» Records shown
——————————
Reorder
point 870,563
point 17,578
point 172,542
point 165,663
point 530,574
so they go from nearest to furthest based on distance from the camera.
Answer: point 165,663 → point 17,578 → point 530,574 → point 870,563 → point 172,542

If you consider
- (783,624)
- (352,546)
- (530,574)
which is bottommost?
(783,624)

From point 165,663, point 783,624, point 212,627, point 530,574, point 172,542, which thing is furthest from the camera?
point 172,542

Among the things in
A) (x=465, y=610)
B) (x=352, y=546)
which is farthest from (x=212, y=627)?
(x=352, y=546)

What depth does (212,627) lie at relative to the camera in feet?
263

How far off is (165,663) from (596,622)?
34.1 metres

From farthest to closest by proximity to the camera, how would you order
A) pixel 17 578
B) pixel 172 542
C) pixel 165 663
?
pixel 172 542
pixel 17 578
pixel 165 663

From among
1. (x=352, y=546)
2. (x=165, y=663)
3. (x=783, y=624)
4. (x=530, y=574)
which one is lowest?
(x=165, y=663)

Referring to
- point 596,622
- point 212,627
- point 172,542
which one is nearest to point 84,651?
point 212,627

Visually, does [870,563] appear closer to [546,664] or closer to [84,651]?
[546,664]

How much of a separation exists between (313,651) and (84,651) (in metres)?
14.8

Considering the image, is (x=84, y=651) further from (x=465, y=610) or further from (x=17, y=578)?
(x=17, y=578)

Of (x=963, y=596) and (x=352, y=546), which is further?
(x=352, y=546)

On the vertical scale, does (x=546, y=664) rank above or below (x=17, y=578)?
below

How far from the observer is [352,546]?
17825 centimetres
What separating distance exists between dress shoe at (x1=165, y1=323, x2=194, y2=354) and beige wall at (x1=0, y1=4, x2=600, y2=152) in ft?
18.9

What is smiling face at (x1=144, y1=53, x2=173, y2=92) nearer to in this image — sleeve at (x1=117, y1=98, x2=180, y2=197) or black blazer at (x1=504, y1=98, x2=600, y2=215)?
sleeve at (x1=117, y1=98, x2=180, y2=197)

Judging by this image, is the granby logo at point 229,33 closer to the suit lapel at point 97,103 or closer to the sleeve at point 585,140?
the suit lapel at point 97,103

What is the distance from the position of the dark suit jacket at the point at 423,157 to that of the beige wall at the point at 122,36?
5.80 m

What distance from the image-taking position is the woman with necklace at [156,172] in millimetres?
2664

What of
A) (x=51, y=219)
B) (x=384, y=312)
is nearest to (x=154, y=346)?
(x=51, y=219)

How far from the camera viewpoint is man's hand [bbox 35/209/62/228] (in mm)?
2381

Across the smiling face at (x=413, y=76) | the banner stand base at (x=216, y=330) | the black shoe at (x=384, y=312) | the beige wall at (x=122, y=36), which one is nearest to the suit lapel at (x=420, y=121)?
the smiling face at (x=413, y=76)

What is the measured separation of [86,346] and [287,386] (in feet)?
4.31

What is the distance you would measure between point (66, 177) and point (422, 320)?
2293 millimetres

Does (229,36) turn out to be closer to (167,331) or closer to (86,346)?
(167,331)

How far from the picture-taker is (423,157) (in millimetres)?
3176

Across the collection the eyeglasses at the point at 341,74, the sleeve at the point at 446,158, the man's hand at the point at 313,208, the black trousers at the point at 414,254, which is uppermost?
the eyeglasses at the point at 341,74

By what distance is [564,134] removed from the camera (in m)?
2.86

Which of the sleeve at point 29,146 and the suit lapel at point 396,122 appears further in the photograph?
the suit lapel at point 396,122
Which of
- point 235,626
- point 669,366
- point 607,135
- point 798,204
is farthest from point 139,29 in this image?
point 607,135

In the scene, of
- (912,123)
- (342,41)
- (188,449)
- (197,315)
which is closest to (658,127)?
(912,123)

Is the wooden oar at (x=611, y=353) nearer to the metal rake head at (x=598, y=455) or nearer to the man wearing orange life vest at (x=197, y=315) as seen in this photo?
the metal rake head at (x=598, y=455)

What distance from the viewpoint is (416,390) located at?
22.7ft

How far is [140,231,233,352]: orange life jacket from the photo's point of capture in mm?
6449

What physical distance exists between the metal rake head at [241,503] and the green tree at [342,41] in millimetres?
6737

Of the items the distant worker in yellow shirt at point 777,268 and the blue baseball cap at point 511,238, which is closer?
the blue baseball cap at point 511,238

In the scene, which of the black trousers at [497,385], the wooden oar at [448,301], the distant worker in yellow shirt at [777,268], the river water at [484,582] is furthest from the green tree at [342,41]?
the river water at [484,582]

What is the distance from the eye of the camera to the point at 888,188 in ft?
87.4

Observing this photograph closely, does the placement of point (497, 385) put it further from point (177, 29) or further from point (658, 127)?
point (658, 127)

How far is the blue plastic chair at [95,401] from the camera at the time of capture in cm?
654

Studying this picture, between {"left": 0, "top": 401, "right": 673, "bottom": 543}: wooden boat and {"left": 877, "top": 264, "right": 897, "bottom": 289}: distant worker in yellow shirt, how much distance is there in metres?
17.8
——————————
Could you give all the records above again with "camera" swapped for "viewer" and nothing else changed?

» Answer to this task
Reorder
point 870,563
point 17,578
point 172,542
point 165,663
point 530,574
so they go from nearest to furthest based on distance from the viewer.
Answer: point 165,663 → point 17,578 → point 530,574 → point 870,563 → point 172,542

If you consider
- (783,624)
- (352,546)
- (530,574)
which is bottommost?
(783,624)

From point 165,663, point 783,624, point 212,627, point 530,574, point 172,542, which thing is furthest from the viewer?
point 172,542

Among the things in
A) (x=465, y=610)
B) (x=352, y=546)
which is farthest from (x=212, y=627)?
(x=352, y=546)

What depth does (212,627) lie at relative to the viewer in feet?
263

How far off is (165,663) from (596,622)?
34.1 metres

From farthest to closest by proximity to the viewer, how would you order
A) pixel 17 578
B) pixel 172 542
C) pixel 165 663
?
pixel 172 542
pixel 17 578
pixel 165 663

From among
1. (x=352, y=546)
2. (x=165, y=663)
3. (x=783, y=624)
4. (x=530, y=574)
which one is lowest?
(x=165, y=663)

Referring to
- point 596,622
- point 212,627
- point 172,542
which one is nearest to point 84,651?
point 212,627

Visually, does [870,563] appear closer to [546,664] or closer to [84,651]?
[546,664]

How much of a separation exists between (313,651) and (84,651) (in metres)?
14.8

Considering the image, is (x=84, y=651) further from (x=465, y=610) or further from (x=17, y=578)?
(x=17, y=578)

Of (x=963, y=596) and (x=352, y=546), which is further?
(x=352, y=546)

On the vertical scale, does (x=546, y=664) rank above or below (x=17, y=578)?
below

How far from the observer is [352,546]?
17825 centimetres
What separating distance exists between dress shoe at (x1=165, y1=323, x2=194, y2=354) and beige wall at (x1=0, y1=4, x2=600, y2=152) in ft?
18.9

What is smiling face at (x1=144, y1=53, x2=173, y2=92) nearer to in this image — sleeve at (x1=117, y1=98, x2=180, y2=197) or black blazer at (x1=504, y1=98, x2=600, y2=215)?
sleeve at (x1=117, y1=98, x2=180, y2=197)

Judging by this image, is the granby logo at point 229,33 closer to the suit lapel at point 97,103 or closer to the sleeve at point 585,140?
the suit lapel at point 97,103

What is the distance from the position of the dark suit jacket at the point at 423,157 to that of the beige wall at the point at 122,36?
5.80 m

What distance from the image-taking position is the woman with necklace at [156,172] in millimetres?
2664

What of
A) (x=51, y=219)
B) (x=384, y=312)
is nearest to (x=154, y=346)?
(x=51, y=219)

How far from the viewer viewpoint is man's hand [bbox 35/209/62/228] (in mm)?
2381

Across the smiling face at (x=413, y=76) | the banner stand base at (x=216, y=330) | the black shoe at (x=384, y=312) | the beige wall at (x=122, y=36), which one is nearest to the suit lapel at (x=420, y=121)?
the smiling face at (x=413, y=76)

What is the measured separation of [86,346] and [287,386] (in feet)?
4.31

What is the distance you would measure between point (66, 177) and point (422, 320)?
2293 millimetres

Does (229,36) turn out to be closer to (167,331) or closer to (86,346)?
(167,331)

How far from the picture-taker is (423,157) (in millimetres)?
3176

Across the collection the eyeglasses at the point at 341,74, the sleeve at the point at 446,158, the man's hand at the point at 313,208, the black trousers at the point at 414,254, which is uppermost?
the eyeglasses at the point at 341,74

By what distance is [564,134] removed from the viewer (in m)?
2.86

Which of the sleeve at point 29,146 and the suit lapel at point 396,122 appears further in the photograph?
the suit lapel at point 396,122
Which of
- point 235,626
- point 669,366
- point 607,135
- point 798,204
is farthest from point 139,29 in this image?
point 607,135

In the scene, of
- (912,123)
- (342,41)
- (188,449)
- (197,315)
which is closest to (658,127)?
(912,123)

Is the wooden oar at (x=611, y=353) nearer to the metal rake head at (x=598, y=455) or nearer to the man wearing orange life vest at (x=197, y=315) as seen in this photo?
the metal rake head at (x=598, y=455)

What distance from the viewpoint is (416,390) located at?
22.7ft

How far is [140,231,233,352]: orange life jacket from the photo's point of capture in mm?
6449

What physical distance exists between the metal rake head at [241,503] and the green tree at [342,41] in millimetres?
6737

Of the items the distant worker in yellow shirt at point 777,268 and the blue baseball cap at point 511,238, which is closer?
the blue baseball cap at point 511,238

In the scene, which of the black trousers at [497,385], the wooden oar at [448,301], the distant worker in yellow shirt at [777,268], the river water at [484,582] is furthest from the green tree at [342,41]?
the river water at [484,582]

What is the distance from the eye of the viewer to the point at 888,188 in ft?
87.4

Observing this photograph closely, does the placement of point (497, 385) put it further from point (177, 29) or further from point (658, 127)?
point (658, 127)

How far is the blue plastic chair at [95,401] from the viewer at the time of capture in cm?
654

Studying this picture, between {"left": 0, "top": 401, "right": 673, "bottom": 543}: wooden boat and {"left": 877, "top": 264, "right": 897, "bottom": 289}: distant worker in yellow shirt, how much distance is there in metres?
17.8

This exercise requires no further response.